To developers the term legacy is often a dirty word meaning old software that is a pain to work with. Ironically, of course, it is the software that developers spend most of their time working with and developers made it what it is. The question all developers should ask is why legacy software is generally considered to be bad and what can be done to avoid this situation in future? After all an application released today will be legacy tomorrow.
Development teams do not set out to create bad software that will become difficult to maintain, support and extend. When allowed by their tyrannical masters architects and developers put a lot of work in upfront to try and avoid the typical problems of bloat, technical debt and bugs that they fear happening later. For some reason over the years these problems seem to have become inevitabilities.
The type of issues that make developers fear working with legacy include: technologies that are no longer fit for purposes; bloated codebases that are impossible to understand; different patterns used to achieve the same outcome; lack of documentation; inexplicable hacks and workarounds; and a lack of consistency plus many, many more. Most of these have their roots in a combination of design and coding.
Design theory does not always reflect reality
Architects aim to design clean, performant, scalable and extensible applications. Modern applications are complex involving multiple “layers” often distributed from a hardware perspective and including third party and/or existing legacy applications. Different components will frequently be the responsibility of different development teams working in different programming languages and tools.
For some time now the principle of separation has been applied to try and avoid the tightly coupled client/server applications of the past that were known to cause many legacy issues. This has gone under many guises, “separation of concerns”, n-tier, Service Orientated Architecture (SOA) and so on. They are all variants of the same concept that the more separated out the components of an application are the more flexible, scalable, extensible and testable that application will be. For developers having an application made of smaller parts makes it more manageable from a code perspective.

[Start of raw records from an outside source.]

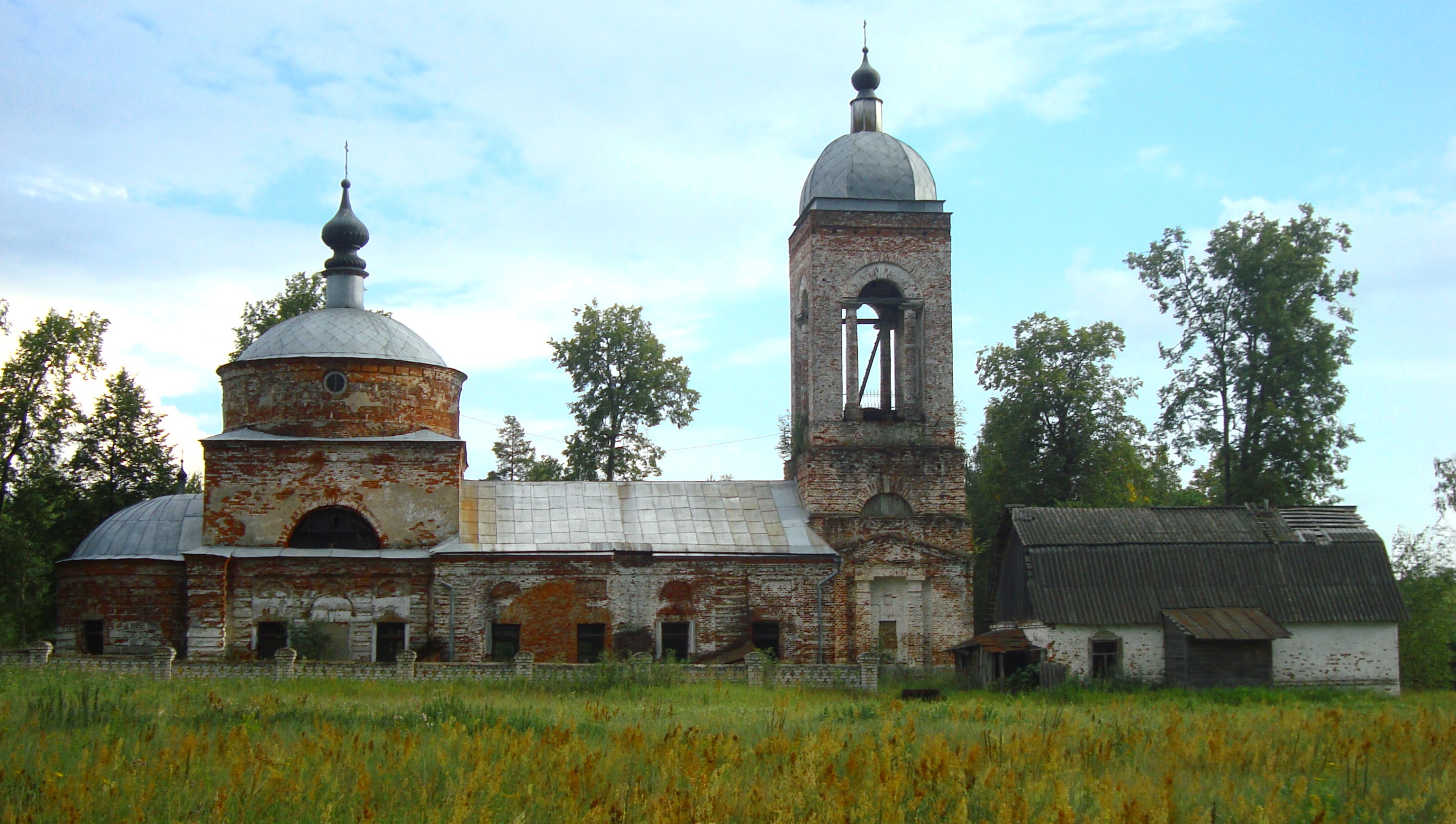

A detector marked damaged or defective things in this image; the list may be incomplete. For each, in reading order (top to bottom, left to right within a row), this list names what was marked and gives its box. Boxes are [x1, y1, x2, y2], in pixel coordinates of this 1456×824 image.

broken window [288, 506, 381, 553]
broken window [83, 620, 104, 658]
broken window [257, 623, 288, 661]
broken window [378, 623, 408, 669]
broken window [492, 626, 521, 667]
broken window [576, 626, 605, 667]
broken window [658, 623, 690, 661]
broken window [757, 623, 780, 661]
broken window [874, 623, 897, 655]
broken window [1089, 641, 1118, 678]
rusted metal sheet [1165, 608, 1292, 646]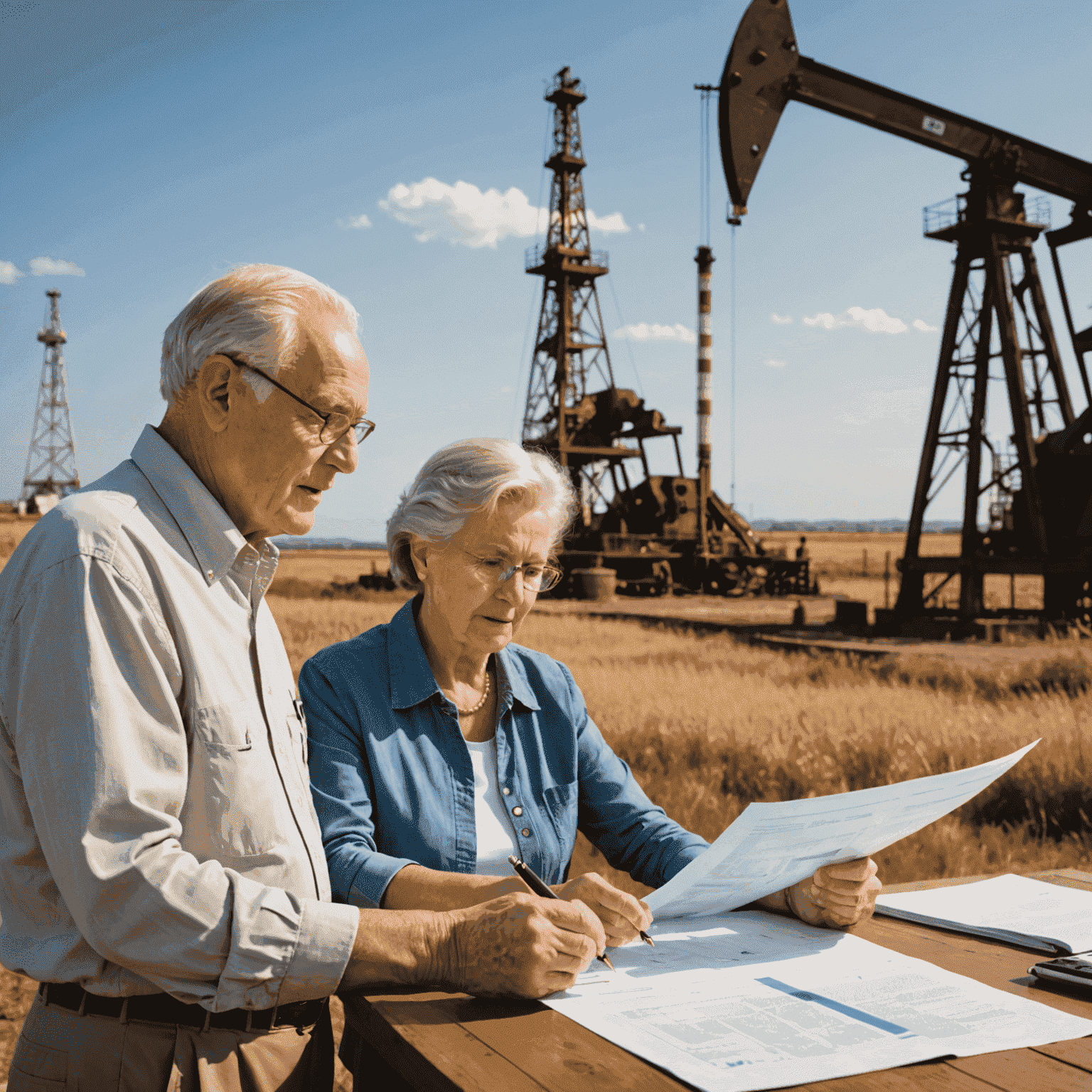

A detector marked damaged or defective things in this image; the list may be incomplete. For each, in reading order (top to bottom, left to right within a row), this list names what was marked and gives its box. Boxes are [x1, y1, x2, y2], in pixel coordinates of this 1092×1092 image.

rusty machinery [523, 65, 808, 603]
rusty machinery [717, 0, 1092, 626]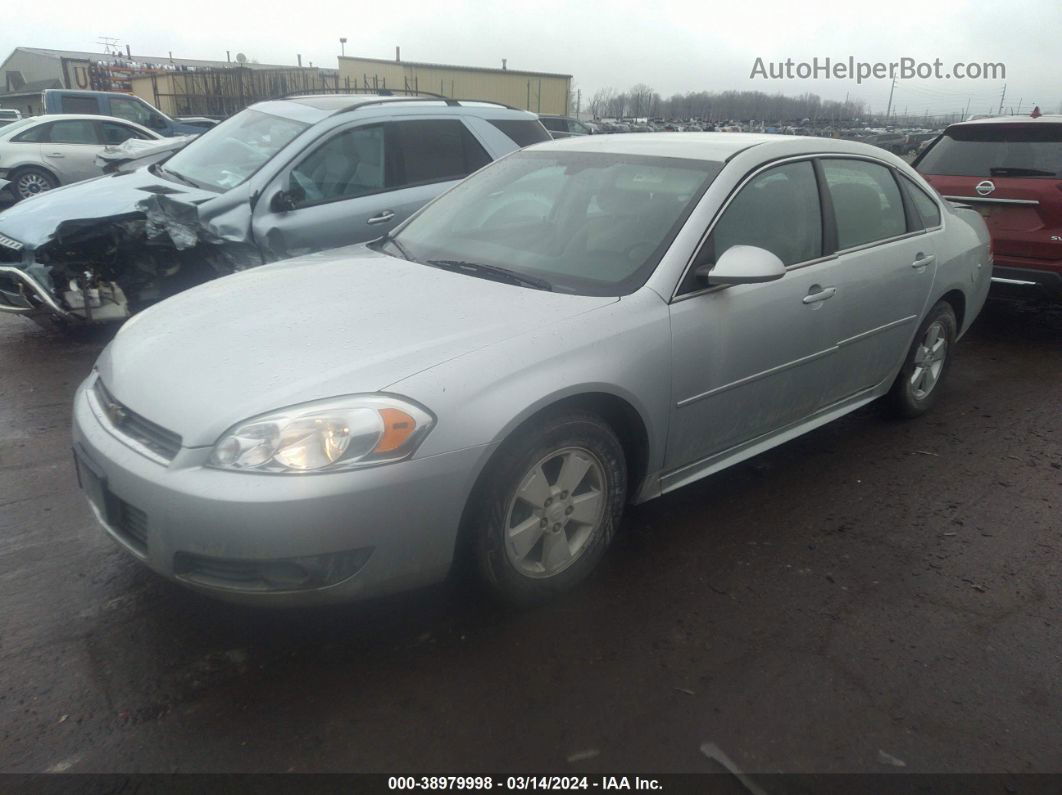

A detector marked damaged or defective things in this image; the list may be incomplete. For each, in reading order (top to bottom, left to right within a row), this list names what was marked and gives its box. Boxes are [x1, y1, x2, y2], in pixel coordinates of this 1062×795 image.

damaged white car [0, 94, 548, 326]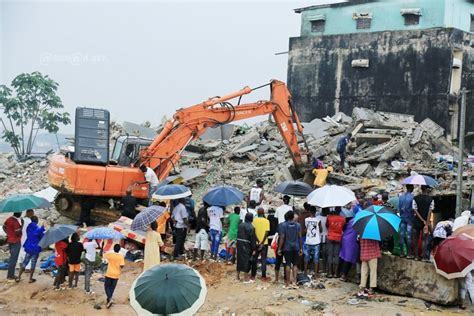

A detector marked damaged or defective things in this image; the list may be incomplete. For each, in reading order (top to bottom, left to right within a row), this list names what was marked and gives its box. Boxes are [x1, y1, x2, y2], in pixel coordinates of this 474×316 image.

damaged wall [286, 27, 474, 139]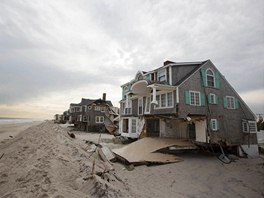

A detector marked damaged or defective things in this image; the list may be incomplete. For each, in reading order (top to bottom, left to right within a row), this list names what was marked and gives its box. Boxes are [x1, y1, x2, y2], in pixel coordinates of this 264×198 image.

One of the classic scenarios is the interchangeable database idea. An application might start life using one database, but later on it needs to change to another. The concept of ODBC meant that it was easy to simply change a connection string in code and providing the new database had the same structure as the previous everything would continue without a hitch. The problem has been that what looks good theoretically doesn’t hold up in reality.
In the example of changing the database the reality often meant that there were a number of stored procedures, triggers or functions included in the database. Changing from one database to another meant porting these and that in itself can be a significant task. The time and therefore cost of such an activity resulted in the old database continuing. Hence today we find so many applications running unsuitable databases such as Access or Filemaker. A developer then has the frustration of having to work with inherently limiting and non-performant code.
No immunity from separatist design strategies
If we move forward to many of today’s architecture patterns such as SOA we still see similar problems. The concept of SOA is that components of an application become loosely coupled and so different parts of the application are less wedded to one another. Unfortunately within the separate services and consumers the same problems as outlined above can apply.
Worse than that is many service providers do not version their services. Google Maps will often bring out a new version of their service and clients calling the previous version will continue to function. However many others (social networks take note) do not follow this practice and frequently push out breaking changes to their service. This introduces a whole new problem into legacy applications whereby developers have to regularly go back into code and update it to work with the changes to the service.